AON Assessment Test

  • Overview
  • Curriculum
  • Sample Questions
  • Reviews

The AON test is an incredibly demanding examination, but necessary for entry into many careers and positions. Failure could mean losing the chance to enter or advance into the vocation you belong in. That’s why we’ve designed our AON Assessment test prep course. We’ve found the tips and shortcuts you need to successfully complete your test and find the job of your dreams.

Prepterminal’s AON Assessment Test prep course will show you:

  • A comprehensive explanation of each of the AON test types
  • Actual test questions, and explanations of how to complete them
  • Time-saving method for faster test completion
  • How to take your AON assessment without stress

Let’s take a look at what the AON assessment is.

What Is an Aon Assessment Test?

The AON test is a tool used by companies to assess the aptitude levels of current and potential employees. This is done to see how a candidate will perform when presented with a series of reasoning-based challenges. These challenges are separated into categories:

There are several variations of the Aon Assessment Test:

  • Verbal Reasoning (Scales Verbal)
  • Numerical Reasoning (Scales Numerical)
    • Aptitude Test to Measure Numerical Reasoning (scales numerical)
    • Aptitude Test to Measure Numerical Reasoning (scales EQL)
  • Logical Thinking (Scales CLS)
    • Inductive-Logical Thinking (CLS)
  • Logical Reasoning (Scales CLX)
    • Inductive-Logical Reasoning (CLX)
  • Deductive Reasoning (Scales LST)
    • Deductive Logical Thinking (LST)
  • Mechanical Reasoning (Scales MTU)
  • 3D Spatial Reasoning
  • Situational Judgement Test
  • Inductive Logical Thinking
  • Deductive Logical Thinking

CUT-e AON Prep Guide

What Are the Types of Aon Assessment Tests?

Each one of these categories represents a different facet of reasoning or logic that may pertain to your potential career. With each section, there will be a distinct set of questions meant to test your ability to operate within that particular logical category.

Verbal Reasoning (scales verbal)

This part of the AON test is meant to find whether you can analyze written sorts of information and apply it to different scenarios. You will be presented with various pieces of data including lists, articles, and instructions. You must then answer questions based on this data, so employers can see how well your verbal reasoning skills would be in the workplace.

Numerical Reasoning (scales numerical)

The numerical reasoning section is split into two categories: scales numerical and scales EQL.

Scales Numerical: This part of the numerical reasoning section presents you with a complex set of numerical data, and you must use logic and mathematical knowledge to draw reasonable conclusions.

This data can take the form of tables and charts, and you will have to pull the most relevant pieces of information to answer a set of questions.

Scales EQL: Another examination of your numerical competency, the Scales EQL section involves assessing equations containing missing elements. You need to fill in these missing elements, and each question is randomly generated for different participants.

——————

■ WHAT YOU NEED TO DO
[1] Repeat part of the AON assessment page word for word, beginning at the words "There are several" and stopping after "Inductive-Logical Thinking (CLS)".
[2] Answer these questions from the AON assessment page:
(a) What do companies use the AON test to assess?
(b) What kinds of data are presented in the verbal reasoning part?
(c) What does the Scales EQL section involve assessing?
The lines after the AON assessment page aren't needed for anything here.

■ INFORMATION PROVIDED
——————

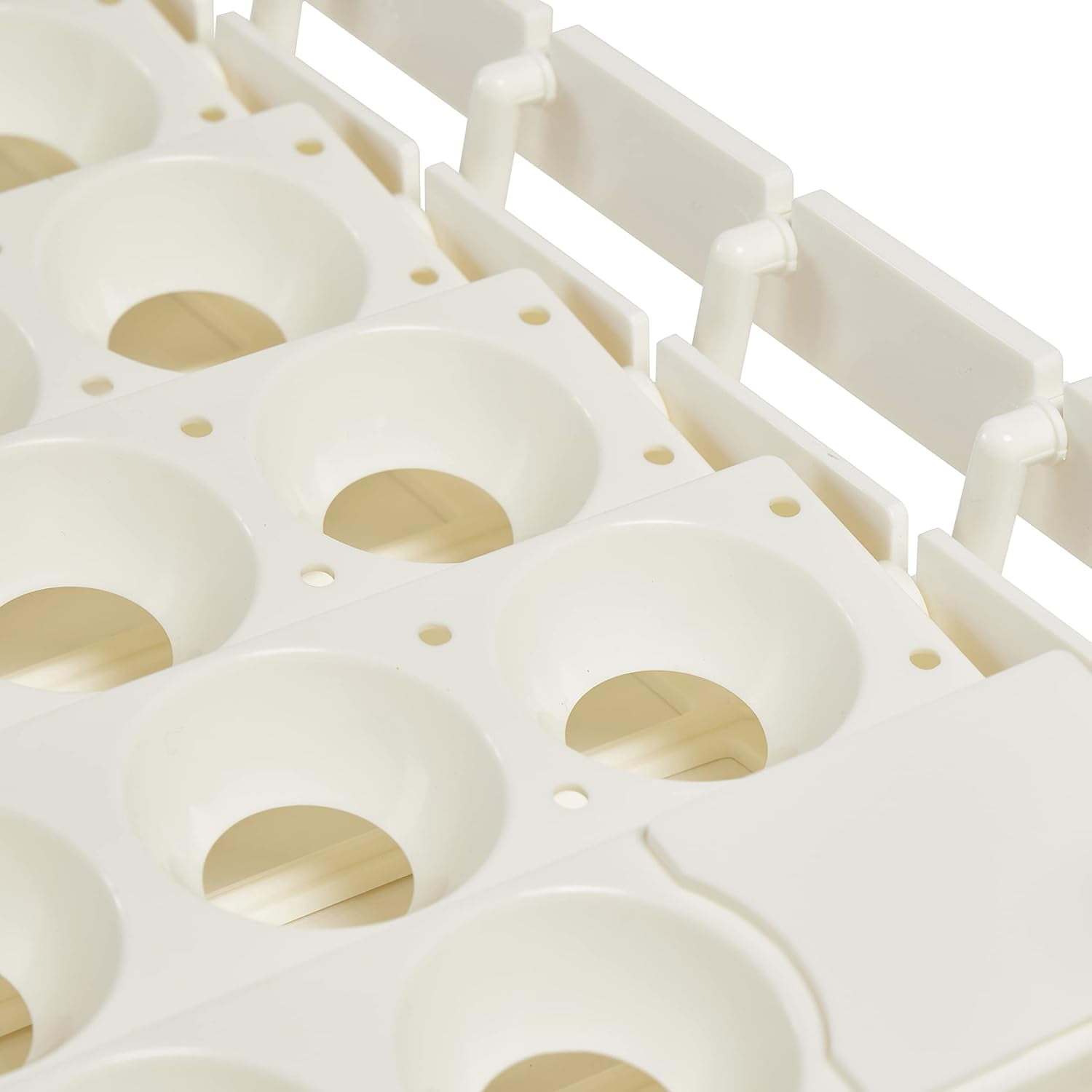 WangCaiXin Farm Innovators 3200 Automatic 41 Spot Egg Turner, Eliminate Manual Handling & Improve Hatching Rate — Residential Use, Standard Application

——————

■ ANSWERS BY TASK
[1]
There are several variations of the Aon Assessment Test:

  • Verbal Reasoning (Scales Verbal)
  • Numerical Reasoning (Scales Numerical)
    • Aptitude Test to Measure Numerical Reasoning (scales numerical)
    • Aptitude Test to Measure Numerical Reasoning (scales EQL)
  • Logical Thinking (Scales CLS)
    • Inductive-Logical Thinking (CLS)

[2]
(a) The aptitude levels of current and potential employees.
(b) Lists, articles, and instructions.
(c) Equations containing missing elements.